**Text excerpt:**
********
Flink join operator after sorting seems to group fields (Scala)

classic Classic list List threaded Threaded
3 messages Options
Reply | Threaded
Open this post in threaded view
|

Flink join operator after sorting seems to group fields (Scala)

Felipe Gutierrez
Hi all,

I have implemented a simple Scala object using Flink to play with joins operator. After that, I put the join operator show my results I decided to sort the output by the first field (.sortPartition(0, Order.ASCENDING)). It seems that the output is ordered by group. The output shows two groups of "Fyodor Dostoyevsky". Why is this happening? How do I sort the complete DataSet?
********
**Stored data:**
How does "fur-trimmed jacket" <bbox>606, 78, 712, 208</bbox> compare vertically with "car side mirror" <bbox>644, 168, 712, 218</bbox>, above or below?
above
********
**What you will do:**
[a] In the Flink sorting post, swap "DataSet" for "DataStream" and write out again the passage that opens with the words "Felipe Gutierrez" and closes with "the complete DataSet?".
[b] Can you carry on the Flink sorting post from its last sentence?

**Answers to each task:**
[a]
Felipe Gutierrez
Hi all,

I have implemented a simple Scala object using Flink to play with joins operator. After that, I put the join operator show my results I decided to sort the output by the first field (.sortPartition(0, Order.ASCENDING)). It seems that the output is ordered by group. The output shows two groups of "Fyodor Dostoyevsky". Why is this happening? How do I sort the complete DataStream?

[b]
Kind Regards,
Felipe

import org.apache.flink.api.common.operators.Order
import org.apache.flink.api.scala.{ExecutionEnvironment, _}

object JoinBooksAndAuthors {
  val AUTHOR_ID_FIELD: Int = 0
  val AUTHOR_NAME_FIELD: Int = 1

  val BOOK_AUTHORID_FIELD: Int = 0
  val BOOK_YEAR_FIELD: Int = 1
  val BOOK_NAME_FIELD: Int = 2

  def main(args: Array[String]) {

    val env = ExecutionEnvironment.getExecutionEnvironment

    val authors = env.readCsvFile[(Int, String)](
      "downloads/authors.tsv",
      fieldDelimiter = "\t",
      lineDelimiter = "\n",
      includedFields = Array(0, 1)
    )

    val books = env.readCsvFile[(Int, Short, String)](
      "downloads/books.tsv",
      fieldDelimiter = "\t",
      lineDelimiter = "\n",
      includedFields = Array(0, 1, 2)
    )

    authors
      .join(books)
      .where(AUTHOR_ID_FIELD)
      .equalTo(BOOK_AUTHORID_FIELD)
      .map(tuple => (tuple._1._2, tuple._2._3))
      .sortPartition(0, Order.ASCENDING)
      .print()
  }
}

output

(Charles Bukowski,Women)
(Charles Bukowski,The Most Beautiful Woman in Town)
(Charles Bukowski,Hot Water Music)
(Charles Bukowski,Barfly)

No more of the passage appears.